The passing of Muhammad Ali affects people from around the world. While he has been out of the public eye for some time, he leaves a legacy unmatched by any politician from any country.
His success inside the ring is well documented. As legendary as that was, perhaps his greatest achievements came outside the ropes.
When he burst onto the scene 52 years ago, Ali shocked the world and any gentlemanly façade that surrounded the sport of boxing. Baby boomers and their surviving parents remember his grand entrance to the world stage.
On February 25, 1964, Cassius Marcellus Clay stopped then-champion Sonny Liston in Miami Beach. Listening to the fight with my father over a crackling Mutual Radio Network broadcast, Clay told listeners how pretty he was and that he was a “bad man.”
We were appalled by his lack of grace and sportsmanship. Less than two weeks later he officially became part of the Nation of Islam and changed his name to Muhammad Ali.
In the 1960s, they were known in the white community as “Black Muslims” and epitomized the racial barriers of the era. It drove many in my circle nuts that after each fight he would not answer the first question and instead salute “the Honorable Elijah Muhammad” (then-leader of the Nation of Islam). After that, Ali would repeat how great he was.
On April 28, 1967, Ali committed what I thought then was the consummate outrage when he refused induction into military service. It was satisfying that he was stripped of the title of heavyweight champion.
This was a tumultuous time in American history. Less than three months later in July, more than a dozen race riots broke out in several U.S. cities including Detroit, Harlem, Tucson and Houston.

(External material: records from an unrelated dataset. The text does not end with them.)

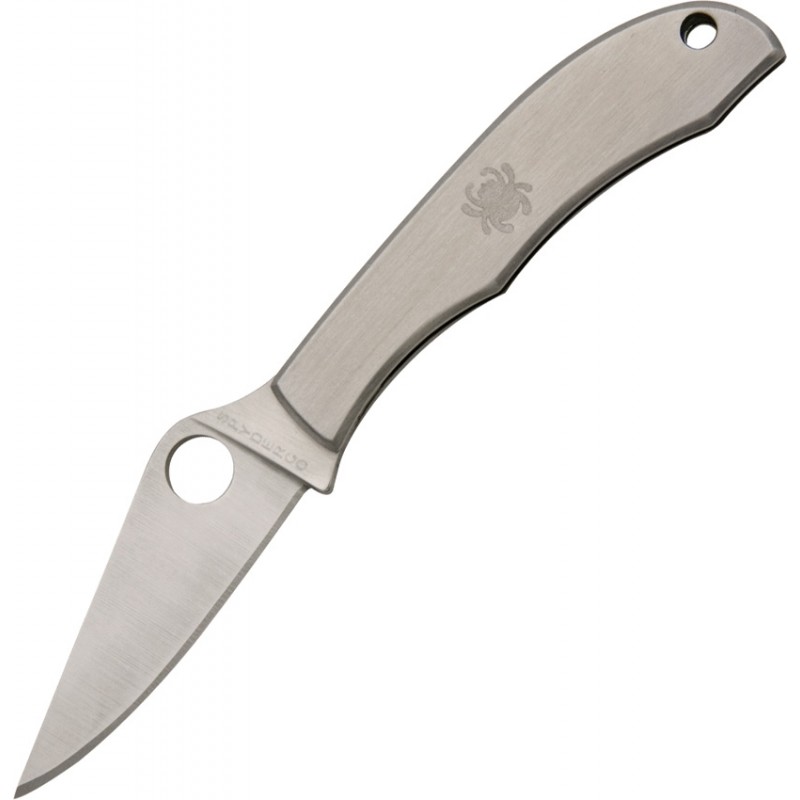 Spyderco C137P Honeybee UK EDC Micro Folding Knife 1.61" Blade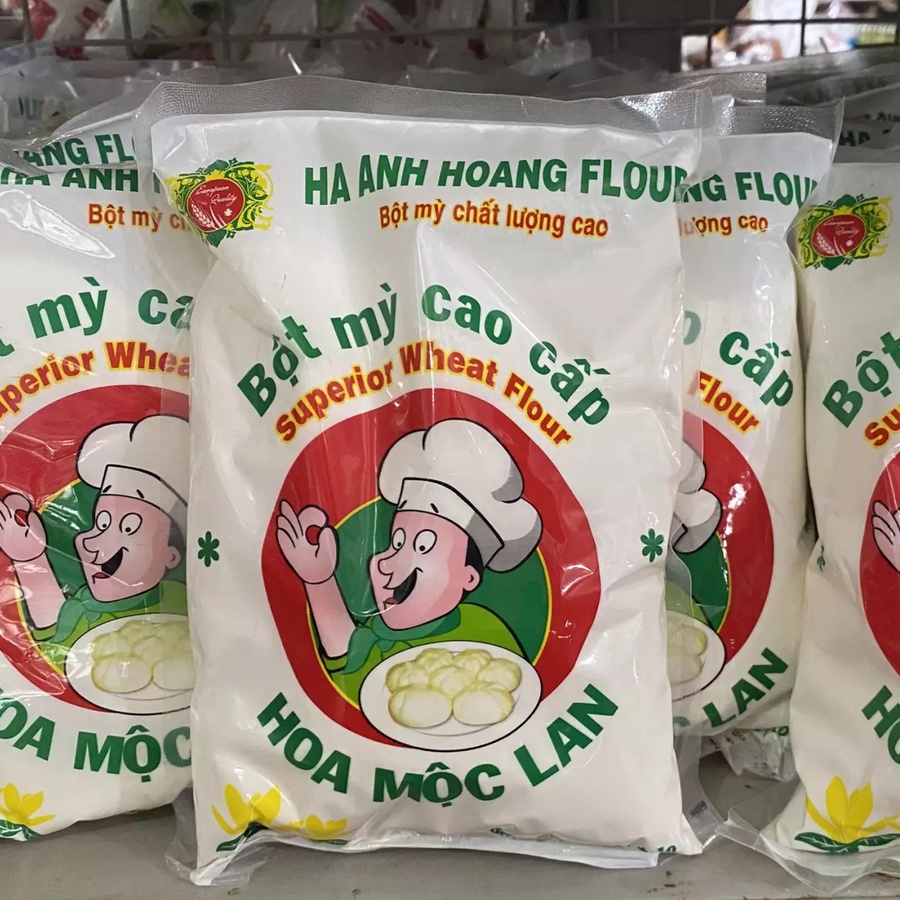 Bột Mì Hoa Mộc Lan 500g (Ha Anh Hoang Flour)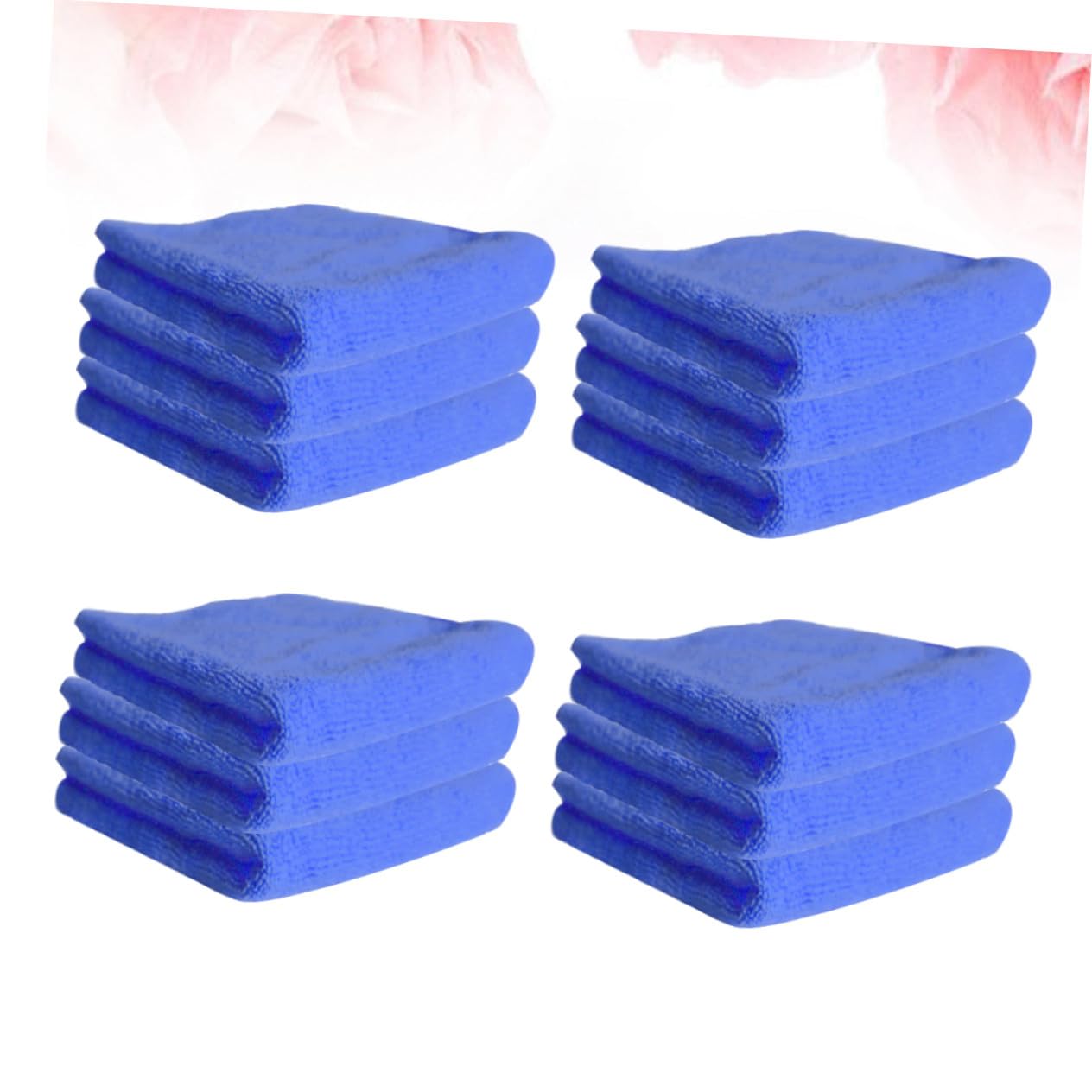 12piezas Paño De Cocina Microfibra Antiadherente para Limpieza del Hogar Paños De Cocina Resistentes y Descontaminantes para Quitar Aceite De Superficies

He was convicted of evading the draft, and I was glad. The U.S. Supreme Court overturned that conviction saying Ali had a right to refuse to serve based on religious beliefs.
Whether his three-year absence from boxing softened those of us who loathed Ali, his return to the ring late in 1970 was highly anticipated. His opponent, Jerry Quarry, was basically a decent guy, but I wanted Ali to win.
What the hell?
Perhaps it was during this period that many of us looked into our own souls. This guy had a deep religious conviction about taking up arms and risked his entire career to stand by it.

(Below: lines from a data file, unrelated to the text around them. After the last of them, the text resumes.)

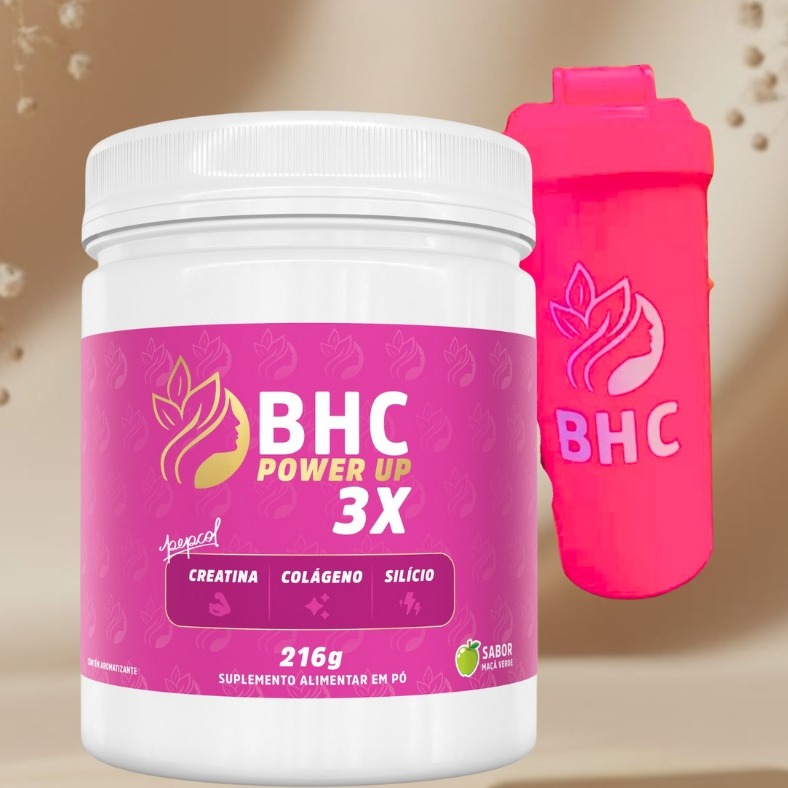 BHC POWER  UP ACELERA O CRESCIMENTO DOS FIOS E DAR VOLUME thumbnail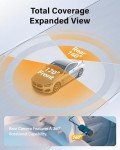 4K Dual Dash Cam with GPS and WiFi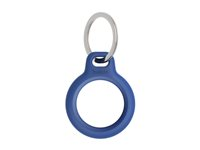 Belkin - Sikker holder for tapfri Bluetooth-tag - blå - for Apple AirTag F8W974BTBLU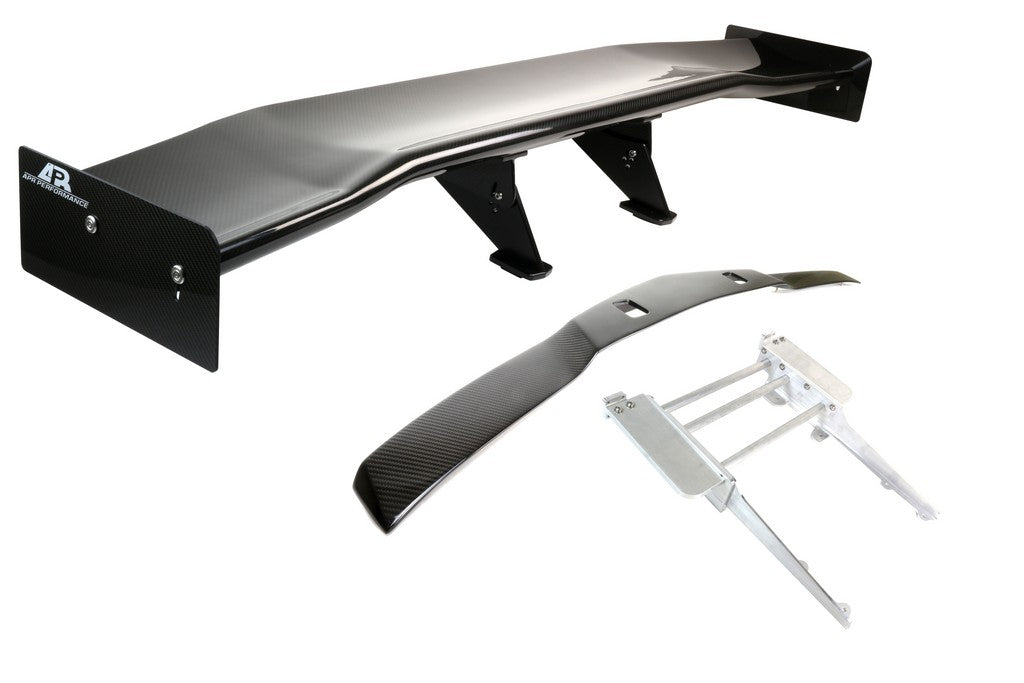 APR Performance GTC-500 Corvette/ C7 Z06/Grand Sport Chassis Mount Wing 74" - AS-107478-C-Dub Tech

You had to respect that. That respect took hold, and I would eventually become a full-throated Ali supporter.
I was in the Navy and at sea when he knocked out George Foreman in Zaire in 1974. Upon hearing the news, I considered this to be one of the greatest moments in boxing history.
One of my greatest disappointments came the next year when I was actually in Manila on October 1, 1975, but could not attend the “Thrilla in Manila.”

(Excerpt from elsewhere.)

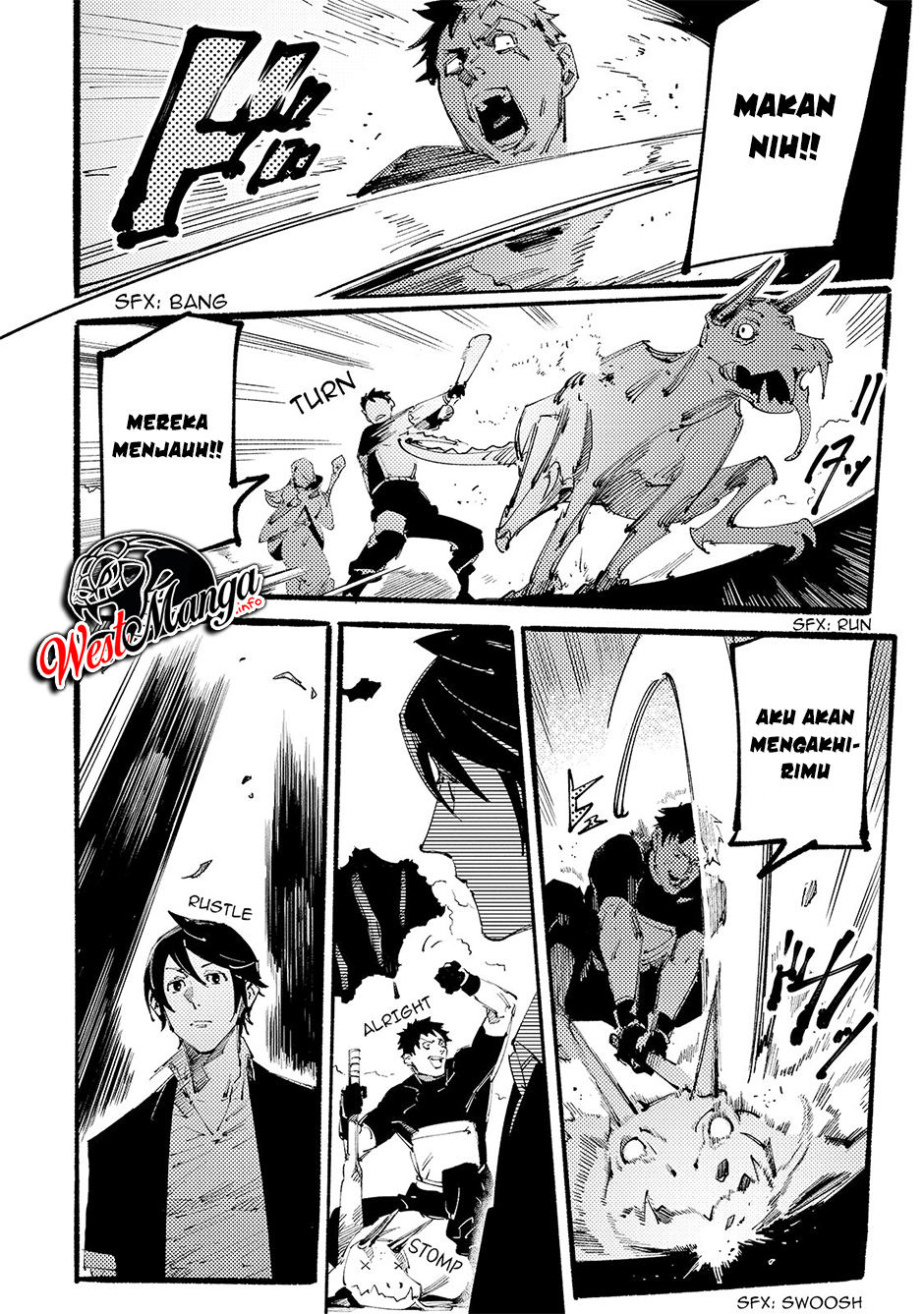 Slave of Black Knight Chapter 05 Gambar 17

By that time Ali had left the Nation of Islam and aligned with another sect of Islam that let him be a true ambassador for world peace. He continued fighting for another five years (about three years too long) before regularly sharing his beautiful spirit with people of all races and religions around the world.
At this point, I had come full circle from outright revulsion to respect to total admiration. Ali had become the most popular man in the world. His surprise appearance at the Atlanta Olympics in 1996 to light the flame sent the crowd and those watching on television into a frenzy.
He did as much to bring people together than anyone before or since. Ali connected with people, even those he never encountered. He was a world champion for peace.
Politicians and world leaders will pay tribute to him now that he has gone. The rest of us will lament that today’s politicians and world leaders can’t practice the peace, grace and understanding that a fighter demonstrated just by the way he interacted with others.
As someone who followed the last 52 years of his life, I join with the tens of millions who feel a special loss with his passing. We learned so much from him.